Esterházy: Keinen Filler. Die Buchmesse bedeutet, daß Ungarn im Verhältnis zu Europa an exotischem Charme verliert. Und das ist gut. Es ist die Wiederkehr der Normalität.
Zur Person:
Péter Esterházy, 50, gilt neben Péter Nádas („Buch der Erinnerung“) als bedeutendster ungarischer Schriftsteller der Gegenwart. Sein 1979 erschienener „Produktionsroman“ war neben Nádas’ „Ende eines Familienromans“ ein Wendepunkt in der ungarischen Literatur: Die jungen Schriftsteller emanzipierten sich von dem gesellschaftlicher Funktion halboffizieller Dissidenz. Spätere Werke wie „Kleine ungarische Pornographie“ und „Einführung in die Belletristik“ akzentuierten den radikalen Individualismus als Gegenposition zum Regime. Zuletzt erschien von ihm auf Deutsch die Aufsatzsammlung „Thomas Mann mampft Kebab am Fuße des Holstentors“. Esterházy hält neben dem Staatspräsidenten und Schriftsteller Árpád Göncz am 12. Oktober die Eröffnungsrede zur Frankfurter Buchmesse.
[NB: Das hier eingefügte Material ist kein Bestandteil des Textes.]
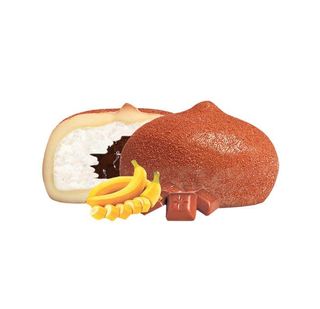 Mochi vegan banana si ciocolata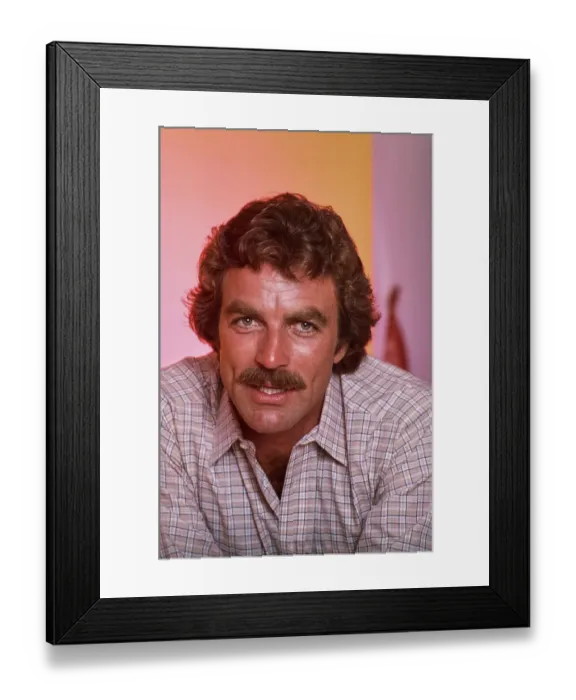 Framed Print : Tom Selleck, American Actor Framed Print : Tom Selleck, American Actor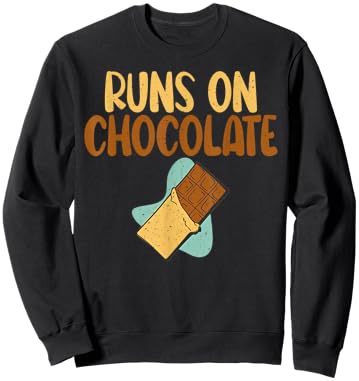 Runs on Chocolate Lover Sweatshirt - Sweatshirt | Black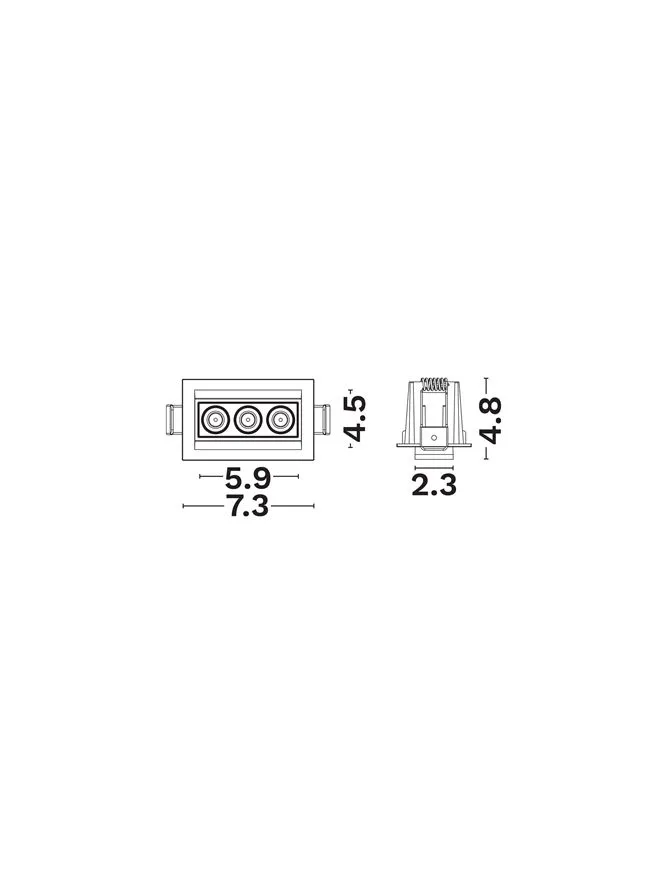 Spot Strealth LED 5 W, 220-240 V, 420 lm, 3000K, IP20, UGR <19, CRI ≥90, aluminiu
„Oase in der europäischen Wüste“
Als „Wiederkehr der Normalität“ charakterisiert Péter Esterházy untertreibend im profil-Interview den Auftritt Ungarns bei der Frankfurter Buchmesse. Doch so normal ist diese Wiederkehr nicht, was ein wenig mit seiner Geschichte und viel mit der in Europa nur dem Finnischen entfernt verwandten Sprache zu tun hat. Die Einsamkeit ist ein konsequent wiederkehrendes Thema der Literatur. Teils als plattes Lamento, teils aber auch aus tief empfundener Verzweiflung. Für Sándor Márai – sein Werk ist eine überfällige Entdeckung anläßlich der Buchmesse – war die Einsamkeit kein bloßes Charakteristikum Ungarns, sondern ein Äquvivalent. Im kalifornischen Exil schrieb er: „Die Einsamkeit war ein Quell der Stärke, eine Oase in der europäischen Wüste.“
Einer Reihe von Autoren der Zwischenkriegszeit – wie dem Lyriker Attila Jószef – gebührt Weltruhm, wären deren Werke adäquat übersetzt worden. Durch dem Holocaust verödete auch in Ungarn die literarische Szene. Nach dem Aufstand von 1956 übernahmen viele Autoren halböffentliche dissidente Funktionen – nicht immer zum Vorteil der Literatur. Erst Esterházy und Péter Nádas setzten in den späten siebziger Jahren die großen Traditionen der Zwischenkriegszeit rund um die Literaturzeitschrift „Nyugat“ (Westen) fort. Neben diesen beiden reinterpretieren Autoren wie László Krasznohorkai, Desző Tandori oder János Háy die Einsamkeit als Anspruch auf die individuelle Existenz im Gegensatz zum Totalitarismus, oft gebrochen mit den Mitteln der Ironie. Die ganz junge Generation ächzt ein wenig unter den Übervätern, oft verehrend, bisweilen verarschend: Pál Ficsku, Zsuzsa Forgács oder Ester Babarczy begleiten die neuen Zeiten seit 1989 mit wacher Skepsis.
Der Auftritt Ungarns in Frankfurt – Motto „Ungarn unbegrenzt“ – ist keineswegs unumstritten. In einer parlamentarischen Anfrage verglich ein Abgeordneter der rechtsextremen „Partei der Wahrheit und des Lebens“ die von Kurator György Dalos vorgenommene Auswahl von Autoren mit der Bücherverbrennung der Nazis.